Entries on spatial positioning
────────

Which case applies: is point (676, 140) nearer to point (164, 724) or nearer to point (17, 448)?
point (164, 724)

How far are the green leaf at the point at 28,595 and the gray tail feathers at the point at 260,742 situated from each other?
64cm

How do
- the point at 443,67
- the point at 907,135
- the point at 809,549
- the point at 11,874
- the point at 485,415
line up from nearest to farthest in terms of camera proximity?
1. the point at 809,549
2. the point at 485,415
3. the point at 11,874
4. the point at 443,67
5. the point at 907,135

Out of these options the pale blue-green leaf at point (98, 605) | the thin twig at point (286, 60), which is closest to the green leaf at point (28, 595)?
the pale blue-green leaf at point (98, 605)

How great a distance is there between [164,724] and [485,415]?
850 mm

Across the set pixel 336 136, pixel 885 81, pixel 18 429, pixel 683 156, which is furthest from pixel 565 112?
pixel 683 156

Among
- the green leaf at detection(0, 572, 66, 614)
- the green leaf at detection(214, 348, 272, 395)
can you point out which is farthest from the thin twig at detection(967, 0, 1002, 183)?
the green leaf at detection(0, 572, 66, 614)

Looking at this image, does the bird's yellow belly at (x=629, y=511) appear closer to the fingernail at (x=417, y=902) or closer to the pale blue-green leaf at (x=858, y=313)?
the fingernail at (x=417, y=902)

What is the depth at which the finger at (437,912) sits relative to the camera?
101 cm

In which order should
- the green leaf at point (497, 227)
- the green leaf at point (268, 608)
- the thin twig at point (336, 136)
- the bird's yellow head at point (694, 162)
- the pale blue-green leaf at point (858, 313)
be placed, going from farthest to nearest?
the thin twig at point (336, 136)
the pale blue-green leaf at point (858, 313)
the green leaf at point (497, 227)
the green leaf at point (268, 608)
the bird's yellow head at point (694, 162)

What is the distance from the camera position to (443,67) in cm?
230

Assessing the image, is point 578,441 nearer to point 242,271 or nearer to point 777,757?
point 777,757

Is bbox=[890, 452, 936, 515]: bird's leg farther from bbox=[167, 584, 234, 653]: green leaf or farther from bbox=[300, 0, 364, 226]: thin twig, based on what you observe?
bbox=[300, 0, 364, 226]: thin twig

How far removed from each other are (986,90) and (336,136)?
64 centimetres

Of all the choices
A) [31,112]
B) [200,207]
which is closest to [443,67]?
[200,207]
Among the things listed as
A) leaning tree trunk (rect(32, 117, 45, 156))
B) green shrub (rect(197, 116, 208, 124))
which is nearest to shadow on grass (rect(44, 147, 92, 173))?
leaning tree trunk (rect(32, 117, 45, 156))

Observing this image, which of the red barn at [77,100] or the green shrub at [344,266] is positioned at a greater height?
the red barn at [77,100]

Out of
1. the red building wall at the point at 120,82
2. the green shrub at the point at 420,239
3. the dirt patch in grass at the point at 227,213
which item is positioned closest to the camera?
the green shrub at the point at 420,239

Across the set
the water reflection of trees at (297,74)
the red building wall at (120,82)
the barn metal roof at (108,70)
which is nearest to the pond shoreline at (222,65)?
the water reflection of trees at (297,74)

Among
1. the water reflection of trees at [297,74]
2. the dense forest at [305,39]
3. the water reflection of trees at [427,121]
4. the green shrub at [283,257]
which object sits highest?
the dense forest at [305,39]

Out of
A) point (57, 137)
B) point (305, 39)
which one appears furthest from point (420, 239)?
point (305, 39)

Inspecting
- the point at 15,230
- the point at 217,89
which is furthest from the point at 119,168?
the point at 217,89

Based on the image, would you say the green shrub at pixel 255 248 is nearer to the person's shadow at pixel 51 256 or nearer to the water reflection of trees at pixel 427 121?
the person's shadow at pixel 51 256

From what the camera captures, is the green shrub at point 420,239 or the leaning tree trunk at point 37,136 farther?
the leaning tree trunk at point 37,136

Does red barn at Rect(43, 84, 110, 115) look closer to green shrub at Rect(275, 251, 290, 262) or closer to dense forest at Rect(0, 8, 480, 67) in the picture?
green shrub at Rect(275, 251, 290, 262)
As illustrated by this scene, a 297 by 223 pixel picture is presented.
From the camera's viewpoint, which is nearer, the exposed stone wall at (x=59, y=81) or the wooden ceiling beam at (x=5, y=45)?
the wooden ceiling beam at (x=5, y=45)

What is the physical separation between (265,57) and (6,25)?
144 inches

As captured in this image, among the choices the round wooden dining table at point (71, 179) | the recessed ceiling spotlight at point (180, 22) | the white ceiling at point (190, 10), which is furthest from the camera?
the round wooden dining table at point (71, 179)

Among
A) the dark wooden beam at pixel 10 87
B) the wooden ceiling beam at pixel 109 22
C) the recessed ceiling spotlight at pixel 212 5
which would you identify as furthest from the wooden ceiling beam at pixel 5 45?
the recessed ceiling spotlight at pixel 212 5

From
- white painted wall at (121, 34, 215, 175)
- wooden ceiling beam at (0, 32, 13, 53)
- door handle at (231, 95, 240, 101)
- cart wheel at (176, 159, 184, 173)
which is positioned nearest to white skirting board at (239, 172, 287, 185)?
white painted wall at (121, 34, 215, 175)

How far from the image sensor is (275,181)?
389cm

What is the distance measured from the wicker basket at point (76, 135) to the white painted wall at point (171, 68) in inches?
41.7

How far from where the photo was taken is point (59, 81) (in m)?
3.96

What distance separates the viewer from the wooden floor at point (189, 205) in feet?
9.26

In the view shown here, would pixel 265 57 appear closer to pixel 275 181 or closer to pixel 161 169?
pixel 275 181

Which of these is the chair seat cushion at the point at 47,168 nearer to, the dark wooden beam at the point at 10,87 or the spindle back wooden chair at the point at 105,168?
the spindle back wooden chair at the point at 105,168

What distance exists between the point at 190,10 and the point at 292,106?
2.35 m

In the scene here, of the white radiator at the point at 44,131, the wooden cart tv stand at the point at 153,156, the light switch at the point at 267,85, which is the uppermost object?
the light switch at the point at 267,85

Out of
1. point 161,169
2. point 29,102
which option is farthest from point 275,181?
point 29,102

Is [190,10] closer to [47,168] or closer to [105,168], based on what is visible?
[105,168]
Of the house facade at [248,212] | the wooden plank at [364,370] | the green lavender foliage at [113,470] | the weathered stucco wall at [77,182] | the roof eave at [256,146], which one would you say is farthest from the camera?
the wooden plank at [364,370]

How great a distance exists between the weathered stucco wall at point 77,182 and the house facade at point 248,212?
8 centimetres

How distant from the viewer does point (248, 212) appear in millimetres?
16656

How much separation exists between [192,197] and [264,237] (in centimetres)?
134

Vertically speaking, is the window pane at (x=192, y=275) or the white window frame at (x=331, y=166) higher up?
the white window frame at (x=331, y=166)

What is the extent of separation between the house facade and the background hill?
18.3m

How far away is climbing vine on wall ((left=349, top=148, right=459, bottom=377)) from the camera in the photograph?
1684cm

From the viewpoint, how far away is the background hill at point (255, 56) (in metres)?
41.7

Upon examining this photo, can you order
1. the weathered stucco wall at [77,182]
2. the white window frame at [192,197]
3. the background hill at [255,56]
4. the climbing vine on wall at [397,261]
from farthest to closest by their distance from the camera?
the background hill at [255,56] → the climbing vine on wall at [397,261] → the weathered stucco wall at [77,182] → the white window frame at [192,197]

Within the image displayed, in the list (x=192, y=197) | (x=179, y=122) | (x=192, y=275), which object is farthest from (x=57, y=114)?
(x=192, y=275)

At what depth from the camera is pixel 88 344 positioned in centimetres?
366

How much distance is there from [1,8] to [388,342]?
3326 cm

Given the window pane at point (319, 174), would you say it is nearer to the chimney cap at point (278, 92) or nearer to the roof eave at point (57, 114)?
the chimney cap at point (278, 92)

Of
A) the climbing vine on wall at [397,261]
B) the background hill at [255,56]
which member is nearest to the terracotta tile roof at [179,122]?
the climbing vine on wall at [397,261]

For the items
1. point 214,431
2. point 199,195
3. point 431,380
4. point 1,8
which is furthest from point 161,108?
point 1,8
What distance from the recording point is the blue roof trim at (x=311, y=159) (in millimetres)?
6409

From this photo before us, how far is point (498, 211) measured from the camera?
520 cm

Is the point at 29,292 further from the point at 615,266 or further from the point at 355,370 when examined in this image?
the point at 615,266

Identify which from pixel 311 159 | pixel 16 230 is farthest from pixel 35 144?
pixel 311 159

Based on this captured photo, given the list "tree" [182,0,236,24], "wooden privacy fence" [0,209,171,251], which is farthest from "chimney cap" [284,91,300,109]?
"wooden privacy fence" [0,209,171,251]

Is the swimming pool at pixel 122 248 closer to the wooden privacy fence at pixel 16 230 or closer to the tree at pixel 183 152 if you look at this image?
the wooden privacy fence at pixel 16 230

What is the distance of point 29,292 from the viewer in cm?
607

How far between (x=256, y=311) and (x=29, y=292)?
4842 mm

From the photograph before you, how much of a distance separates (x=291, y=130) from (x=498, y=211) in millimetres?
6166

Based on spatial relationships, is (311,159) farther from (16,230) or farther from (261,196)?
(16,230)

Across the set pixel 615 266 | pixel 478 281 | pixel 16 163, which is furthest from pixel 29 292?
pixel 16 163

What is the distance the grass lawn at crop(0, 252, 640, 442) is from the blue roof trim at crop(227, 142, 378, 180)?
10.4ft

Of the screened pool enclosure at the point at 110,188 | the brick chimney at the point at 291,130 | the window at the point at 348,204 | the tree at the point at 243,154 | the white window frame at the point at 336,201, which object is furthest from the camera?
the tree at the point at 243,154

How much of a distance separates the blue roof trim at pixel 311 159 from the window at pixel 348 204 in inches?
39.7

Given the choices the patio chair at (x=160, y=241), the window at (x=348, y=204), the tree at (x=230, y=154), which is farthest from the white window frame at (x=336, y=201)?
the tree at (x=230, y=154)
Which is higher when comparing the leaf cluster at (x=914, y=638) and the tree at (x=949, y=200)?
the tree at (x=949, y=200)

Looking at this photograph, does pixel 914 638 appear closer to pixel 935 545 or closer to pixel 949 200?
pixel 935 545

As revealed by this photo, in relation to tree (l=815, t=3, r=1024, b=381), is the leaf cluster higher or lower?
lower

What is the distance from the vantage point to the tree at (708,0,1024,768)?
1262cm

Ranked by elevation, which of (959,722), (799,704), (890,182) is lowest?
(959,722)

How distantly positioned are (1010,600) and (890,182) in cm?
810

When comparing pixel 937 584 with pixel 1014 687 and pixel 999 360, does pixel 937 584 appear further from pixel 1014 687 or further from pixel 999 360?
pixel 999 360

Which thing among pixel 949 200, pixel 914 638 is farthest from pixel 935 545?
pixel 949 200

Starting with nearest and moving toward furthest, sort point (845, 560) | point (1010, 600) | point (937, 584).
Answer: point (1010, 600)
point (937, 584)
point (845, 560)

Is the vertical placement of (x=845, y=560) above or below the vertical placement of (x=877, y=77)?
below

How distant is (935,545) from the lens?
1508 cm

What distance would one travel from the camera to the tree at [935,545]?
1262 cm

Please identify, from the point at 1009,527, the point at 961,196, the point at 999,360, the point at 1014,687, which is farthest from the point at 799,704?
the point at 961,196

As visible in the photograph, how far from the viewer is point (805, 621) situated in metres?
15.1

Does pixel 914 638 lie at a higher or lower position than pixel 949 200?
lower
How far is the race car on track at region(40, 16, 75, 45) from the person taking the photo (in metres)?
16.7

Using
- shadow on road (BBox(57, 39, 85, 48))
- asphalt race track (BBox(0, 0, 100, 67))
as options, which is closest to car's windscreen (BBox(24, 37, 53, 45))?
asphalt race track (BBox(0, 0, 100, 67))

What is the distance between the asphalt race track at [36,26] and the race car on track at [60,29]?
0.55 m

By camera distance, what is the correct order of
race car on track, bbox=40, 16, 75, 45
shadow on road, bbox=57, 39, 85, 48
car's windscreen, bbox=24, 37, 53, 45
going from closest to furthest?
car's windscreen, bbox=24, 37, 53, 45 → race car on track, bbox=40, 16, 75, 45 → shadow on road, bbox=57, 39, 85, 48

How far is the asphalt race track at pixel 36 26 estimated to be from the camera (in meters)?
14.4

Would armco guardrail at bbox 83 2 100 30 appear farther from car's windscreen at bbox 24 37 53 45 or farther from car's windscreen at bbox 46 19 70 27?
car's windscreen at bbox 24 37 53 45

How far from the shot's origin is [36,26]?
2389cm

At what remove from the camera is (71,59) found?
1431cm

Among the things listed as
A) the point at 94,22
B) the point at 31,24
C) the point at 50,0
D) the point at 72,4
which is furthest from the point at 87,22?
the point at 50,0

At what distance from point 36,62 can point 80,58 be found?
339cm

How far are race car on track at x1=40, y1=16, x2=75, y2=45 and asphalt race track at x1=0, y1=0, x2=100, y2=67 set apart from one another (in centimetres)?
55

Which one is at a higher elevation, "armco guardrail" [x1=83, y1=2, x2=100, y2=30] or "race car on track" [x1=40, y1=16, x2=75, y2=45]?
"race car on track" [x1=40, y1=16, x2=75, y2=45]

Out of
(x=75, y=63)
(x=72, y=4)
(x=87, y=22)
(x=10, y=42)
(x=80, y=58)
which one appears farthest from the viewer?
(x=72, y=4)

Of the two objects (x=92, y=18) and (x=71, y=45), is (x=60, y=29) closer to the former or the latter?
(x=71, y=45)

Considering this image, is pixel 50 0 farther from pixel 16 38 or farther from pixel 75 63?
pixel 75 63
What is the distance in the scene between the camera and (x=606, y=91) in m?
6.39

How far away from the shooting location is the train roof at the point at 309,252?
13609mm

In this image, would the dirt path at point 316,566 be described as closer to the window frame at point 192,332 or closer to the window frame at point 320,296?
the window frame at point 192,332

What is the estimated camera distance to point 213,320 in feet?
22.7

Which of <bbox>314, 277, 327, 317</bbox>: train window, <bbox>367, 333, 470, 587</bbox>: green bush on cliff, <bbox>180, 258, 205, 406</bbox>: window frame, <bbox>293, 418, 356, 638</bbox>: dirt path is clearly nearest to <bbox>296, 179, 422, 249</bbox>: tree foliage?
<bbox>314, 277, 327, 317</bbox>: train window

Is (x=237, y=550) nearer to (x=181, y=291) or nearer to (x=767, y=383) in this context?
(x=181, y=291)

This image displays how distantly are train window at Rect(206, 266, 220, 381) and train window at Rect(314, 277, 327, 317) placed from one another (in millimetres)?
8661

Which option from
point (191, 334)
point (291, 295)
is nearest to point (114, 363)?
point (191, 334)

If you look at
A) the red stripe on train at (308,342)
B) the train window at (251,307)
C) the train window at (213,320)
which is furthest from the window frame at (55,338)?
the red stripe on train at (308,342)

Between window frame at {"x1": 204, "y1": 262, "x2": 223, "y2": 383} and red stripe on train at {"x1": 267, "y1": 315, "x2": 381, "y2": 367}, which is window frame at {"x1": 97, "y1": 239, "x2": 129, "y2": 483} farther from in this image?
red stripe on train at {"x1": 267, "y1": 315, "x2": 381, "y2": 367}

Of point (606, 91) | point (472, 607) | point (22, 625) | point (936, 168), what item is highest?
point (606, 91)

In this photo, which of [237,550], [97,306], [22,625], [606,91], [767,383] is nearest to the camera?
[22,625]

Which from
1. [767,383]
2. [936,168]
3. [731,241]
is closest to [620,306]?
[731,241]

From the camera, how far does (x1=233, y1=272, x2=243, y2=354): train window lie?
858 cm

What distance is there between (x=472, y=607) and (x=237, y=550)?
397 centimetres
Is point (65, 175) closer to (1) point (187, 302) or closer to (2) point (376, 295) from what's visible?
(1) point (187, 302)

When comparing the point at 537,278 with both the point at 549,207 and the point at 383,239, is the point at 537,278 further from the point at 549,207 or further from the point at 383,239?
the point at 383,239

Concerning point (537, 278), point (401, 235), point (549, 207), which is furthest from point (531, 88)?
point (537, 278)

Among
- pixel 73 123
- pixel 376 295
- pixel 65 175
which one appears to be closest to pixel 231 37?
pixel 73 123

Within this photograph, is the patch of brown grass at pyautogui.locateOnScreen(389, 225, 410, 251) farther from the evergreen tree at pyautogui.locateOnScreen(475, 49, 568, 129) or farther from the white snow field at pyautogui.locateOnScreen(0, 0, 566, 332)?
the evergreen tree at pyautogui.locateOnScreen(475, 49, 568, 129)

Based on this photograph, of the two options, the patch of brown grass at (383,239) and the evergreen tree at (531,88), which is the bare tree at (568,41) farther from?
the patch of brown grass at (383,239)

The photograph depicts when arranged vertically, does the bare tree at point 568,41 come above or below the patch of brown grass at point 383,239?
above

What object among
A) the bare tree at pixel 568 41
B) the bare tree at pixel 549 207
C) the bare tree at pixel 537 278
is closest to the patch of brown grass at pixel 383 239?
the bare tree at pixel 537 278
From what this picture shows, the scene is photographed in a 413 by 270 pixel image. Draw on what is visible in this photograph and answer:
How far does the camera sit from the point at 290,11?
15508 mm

────────

### Aim of the exercise
From the line containing "Within this photograph, is" through the final line of the listing above, retype every line exactly; leave out everything else.

### Result
Within this photograph, is the patch of brown grass at pyautogui.locateOnScreen(389, 225, 410, 251) farther from the evergreen tree at pyautogui.locateOnScreen(475, 49, 568, 129) or farther from the white snow field at pyautogui.locateOnScreen(0, 0, 566, 332)?
the evergreen tree at pyautogui.locateOnScreen(475, 49, 568, 129)

Based on this photograph, of the two options, the patch of brown grass at (383,239) and the evergreen tree at (531,88), which is the bare tree at (568,41) farther from?
the patch of brown grass at (383,239)

The photograph depicts when arranged vertically, does the bare tree at point 568,41 come above or below the patch of brown grass at point 383,239?
above

What object among
A) the bare tree at pixel 568 41
B) the bare tree at pixel 549 207
C) the bare tree at pixel 537 278
is closest to the patch of brown grass at pixel 383 239?
the bare tree at pixel 537 278
From what this picture shows, the scene is photographed in a 413 by 270 pixel image. Draw on what is visible in this photograph and answer:
How far does the camera sit from the point at 290,11?
15508 mm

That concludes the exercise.